Another growing area is investors looking for income-producing products. Rather than finding this in the fixed income market, many are looking to equity income products, says Laird.

“The focus on income, I think that’s one that has really sprung up in the past 12 months. It is a lot in the equity income space, Vanguard has had an income fund for a long time but groups like iShares and Wisdom Tree are doing more to eat into that space. I’m seeing it increasingly creeping into traditional asset portfolios,” he says.

But with volatility in the market currently, is that putting people off investing in indices that are yo-yoing on a weekly basis?

Laird says a check of Hargreaves Lansdown data for the first two weeks of the year, which saw extreme volatility, did not show much slowdown in growth in the passive space.

“Investors are still moving in. The volatility will put some off but for others it’s a chance to top up to investments at the lower level, so there can be positives at a time like this,” he says.

There was a shift in where investors are putting their money, with some flows out of Asian products and into more safe-haven products, in particular gold saw inflows amid the volatility.

BlackRock and iShares data highlights this, showing outflows of $26.6bn from emerging market equities in 2015, compared to outflows of $1.8bn in 2014.

“Last year we saw lots of outflows from emerging markets because people obviously saw them fall quite a bit and were worried about the Fed increasing interest rates,” says Norwood.

“While there were lots of outflows from emerging markets last year there were lots of inflows into the development markets and we will continue to see that this year with people moving out of emerging market type regions where there has been volatility.”

The market is also moving into increasingly niche areas.

Last month saw the launch of BlackRock’s ETF for the Israeli market, marking the first fund to offer exposure to the 25 largest companies listed on the Tel Aviv Stock Exchange.

One area of the market that has seen more investor interest is in the active ETF and smart beta space, which has attracted more launches in the past year.

However, the market has also seen a number of closures in the past year, for products that did not gain traction.

At the start of 2016 there were 30 active ETF products across Europe, compared to 36 at the start of 2015. However, at least four new products were launched in the past year, meaning the number of closures is likely to be more than 10.

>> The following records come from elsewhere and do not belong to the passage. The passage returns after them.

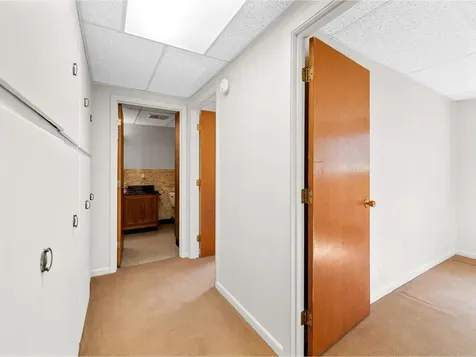 37 Dickinson Drive Northfield VT 05664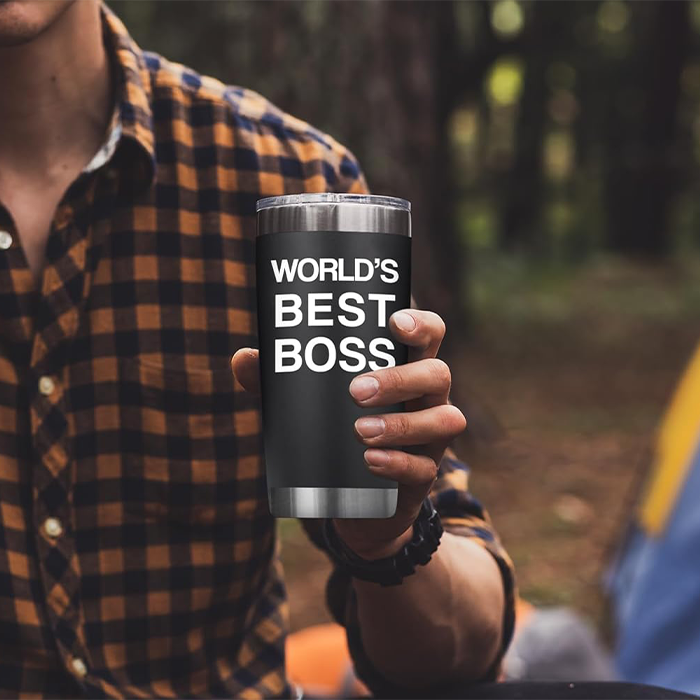 https://www.neweleven.co/cdn/shop/files/worlds-best-boss-5.png?v=1697622408&width=700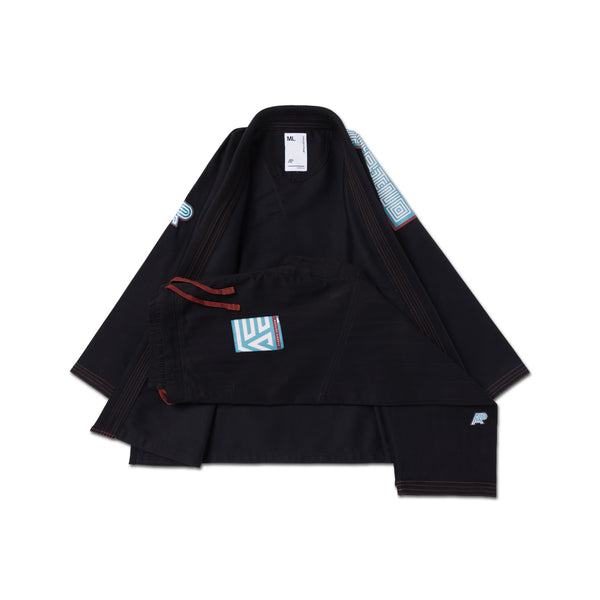 A&P PMB HB CLASSIC GI BLACK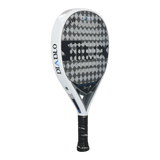 Siux Diablo Revolution 2 Junior Blue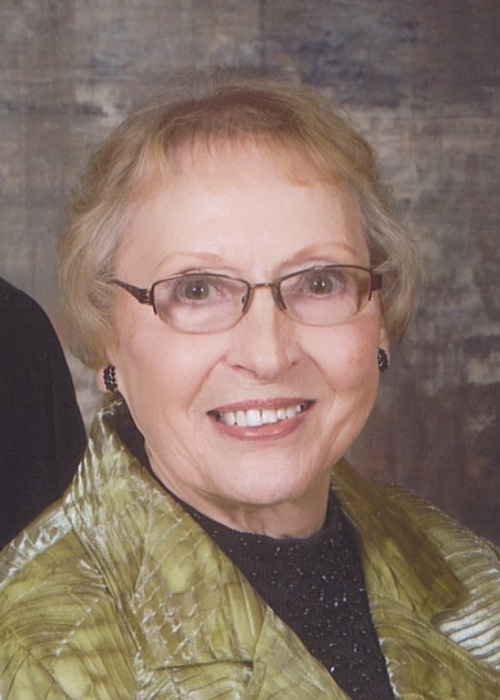 Dee Swan Obituary October 21, 2022 Totzke Funeral Home Fulda, MN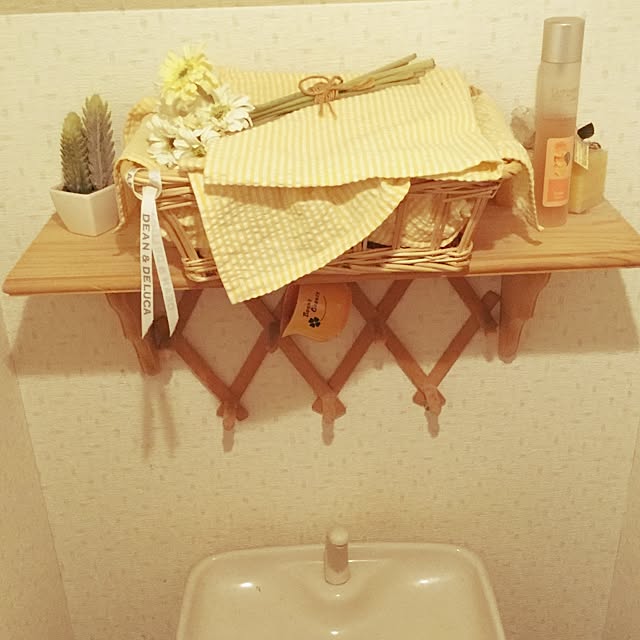 kotamaruさんの実例写真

The db X-trackersSCM Multi Asset ETF was one such closure last year. Run by wealth management firm SCM Private, the first ETF of ETFs was launched in March 2012, but closed after the funds under management dropped below £500,000.

“Looking globally, this is against the trend. In the USA, there was an 11 per cent increase in the number of active ETFs, from 125 to 139. In the rest of the world, it increased by around a third,” says Laird.

With more providers moving into the ETF market, further price cuts are expected.

Last year saw a number of providers reduce the charges on their funds, particularly for broader index funds. But this year is expected to see price cuts in more esoteric areas, as assets in each fund grows.

“We’ve now got mainstream areas at really low cost, of under 0.1 per cent, and I know that the next areas that providers are looking to is to try and differentiate themselves by offering more satellite investments at lower costs,” says Laird.

“We have started to see that in some emerging market areas and in some things like high-yield bonds, these are the area that will be feeling the price cuts in the next year or two.”

However, Hector McNeil, co-chief executive of WisdomTree Europe, says that the focus next year will shift from price to be on performance. This will be spurred on by the increasing shift of assets to smart beta, he says.

“The pricing of core ETFs has already arguably won the battle with mutual funds when it comes to the provision of passive trackers,” he says.

“We are yet to see this focus on performance after fees in the ETF space to the same extent as exists in the US, but as smart beta picks up momentum in Europe we believe it to be the direction of travel over the next few years.”